• **WHAT IS REQUIRED**
Every line that holds the word "stylesheet" needs to be copied from the data below.

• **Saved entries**

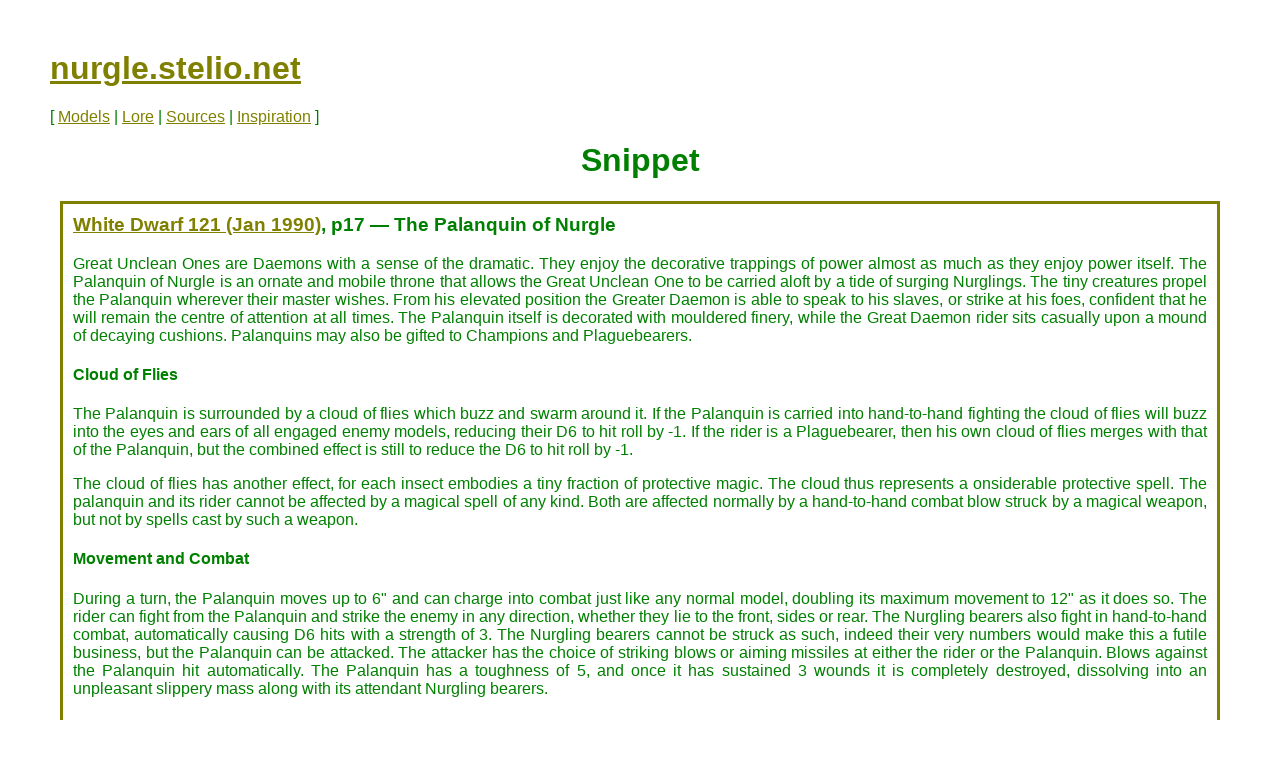

--- FILE ---
content_type: text/html; charset=UTF-8
request_url: https://nurgle.stelio.net/snippet.php?f=WD_199001_Palanquin
body_size: 2642
content:
<!DOCTYPE HTML PUBLIC "-//W3C//DTD HTML 4.01//EN" "http://www.w3.org/TR/html4/strict.dtd">
<HTML LANG="EN" DIR="LTR"><HEAD><TITLE>Snippet</TITLE>
<META HTTP-EQUIV="Content-Type" CONTENT="text/html;charset=utf-8">
<LINK HREF="favicon.ico" REL="icon" TYPE="image/vnd.microsoft.icon">
<LINK HREF="nurgle.css" REL="stylesheet" TYPE="text/css">
<LINK HREF="tooltipster.css" REL="stylesheet" TYPE="text/css">
<SCRIPT SRC="sorttable.js"></SCRIPT><!-- https://www.kryogenix.org/code/browser/sorttable/ -->
<SCRIPT SRC="jquery.js"></SCRIPT><SCRIPT SRC="tooltipster.js"></SCRIPT><!-- http://iamceege.github.io/tooltipster/ -->
<SCRIPT>$(document).ready(function() { $('.tooltip').tooltipster({ contentAsHTML: true }); });</SCRIPT>
<META NAME="Author" CONTENT="Stelio Passaris">
<META NAME="Copyright" CONTENT="&copy; 2017-2026 Stelio Passaris">
</HEAD><BODY>
<!-- <TABLE STYLE="float:right"><TR><TD>Latest news:<BR><BR><A HREF="news.php">[all news]</A></TD>
<TD><DIV CLASS="Twitter"><A CLASS="twitter-timeline" DATA-WIDTH="400" WIDTH="400" DATA-DNT="true" DATA-THEME="light" DATA-LINK-COLOR="#808000" HREF="https://twitter.com/NurgleStelioNet" DATA-CHROME="noheader nofooter transparent" DATA-TWEET-LIMIT="1" DATA-CARDS="hidden" DATA-CONVERSATION="none">Tweets by NurgleStelioNet</A> <SCRIPT ASYNC SRC="//platform.twitter.com/widgets.js" CHARSET="utf-8"></SCRIPT></DIV></TD></TR></TABLE> -->
<H1 CLASS="Site"><A HREF="http://nurgle.stelio.net">nurgle.stelio.net</A></H1>
<P>[&nbsp;<A HREF="models.php">Models</A> |&nbsp;<A HREF="lore.php">Lore</A> |&nbsp;<A HREF="sources.php">Sources</A> |&nbsp;<A HREF="inspiration.php">Inspiration</A>&nbsp;]

<H1 CLASS="Title">Snippet</H1>
<DIV CLASS="Source"><H3><A HREF="WD_199001.php">White Dwarf 121 (Jan 1990)</A>, p17 &mdash; The Palanquin of Nurgle</H3><P>Great Unclean Ones are Daemons with a sense of the dramatic. They enjoy the decorative trappings of power almost as much as they enjoy power itself. The Palanquin of Nurgle is an ornate and mobile throne that allows the Great Unclean One to be carried aloft by a tide of surging Nurglings. The tiny creatures propel the Palanquin wherever their master wishes. From his elevated position the Greater Daemon is able to speak to his slaves, or strike at his foes, confident that he will remain the centre of attention at all times. The Palanquin itself is decorated with mouldered finery, while the Great Daemon rider sits casually upon a mound of decaying cushions. Palanquins may also be gifted to Champions and Plaguebearers.

<H4>Cloud of Flies</H4>
<P>The Palanquin is surrounded by a cloud of flies which buzz and swarm around it. If the Palanquin is carried into hand-to-hand fighting the cloud of flies will buzz into the eyes and ears of all engaged enemy models, reducing their D6 to hit roll by -1. If the rider is a Plaguebearer, then his own cloud of flies merges with that of the Palanquin, but the combined effect is still to reduce the D6 to hit roll by -1.
<P>The cloud of flies has another effect, for each insect embodies a tiny fraction of protective magic. The cloud thus represents a onsiderable protective spell. The palanquin and its rider cannot be affected by a magical spell of any kind. Both are affected normally by a hand-to-hand combat blow struck by a magical weapon, but not by spells cast by such a weapon.

<H4>Movement and Combat</H4>
<P>During a turn, the Palanquin moves up to 6&quot; and can charge into combat just like any normal model, doubling its maximum movement to 12&quot; as it does so. The rider can fight from the Palanquin and strike the enemy in any direction, whether they lie to the front, sides or rear. The Nurgling bearers also fight in hand-to-hand combat, automatically causing D6 hits with a strength of 3. The Nurgling bearers cannot be struck as such, indeed their very numbers would make this a futile business, but the Palanquin can be attacked. The attacker has the choice of striking blows or aiming missiles at either the rider or the Palanquin. Blows against the Palanquin hit automatically. The Palanquin has a toughness of 5, and once it has sustained 3 wounds it is completely destroyed, dissolving into an unpleasant slippery mass along with its attendant Nurgling bearers.

<H4>Sticky Pools</H4>
<P>As the Nurgling bearers move across the battlefield, small pools of something unpleasant and sticky form behind the Palanquin. These pools of filth contains pus, excrement, urine and other foul substances which are produced by the Nurglings. The sheer quantity of Nurgling bearers makes these pools very dangerous! Roll a D6 when the Palanquin moves, and on the roll of 6 the Nurglings have produced a sticky pool as described. A sticky pool is represented on the games table by a card circle 1&quot; in diameter. These pools remain in place for the remainder of the game. Any model moving over a sticky pool may be unfortunate enough to catch Nurgle's Rot as described already under <EM>Nurgle's Rot</EM>.
</DIV><P CLASS="Link"><TABLE CLASS="Link"><TR><TD COLSPAN="2" CLASS="Title"><A HREF="index.php">Site Index</A></TD><TR><TR><TD COLSPAN="2"><A HREF="models.php">Models</A>; <A HREF="lore.php">Lore</A>; <A HREF="sources.php">Sources</A>; <A HREF="snippet.php">Snippets</A>; <A HREF="inspiration.php">Inspiration</A>; <A HREF="contact.php">Contact</A></TD></TR></TABLE>
<P CLASS="Footer">dedicated to the Grandfather of Pestilence <A HREF="index.php"><IMG SRC="dgicon.gif" ALT="Home" WIDTH=19 HEIGHT=18></A></BODY></HTML>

• **RESPONSE**
<LINK HREF="nurgle.css" REL="stylesheet" TYPE="text/css">
<LINK HREF="tooltipster.css" REL="stylesheet" TYPE="text/css">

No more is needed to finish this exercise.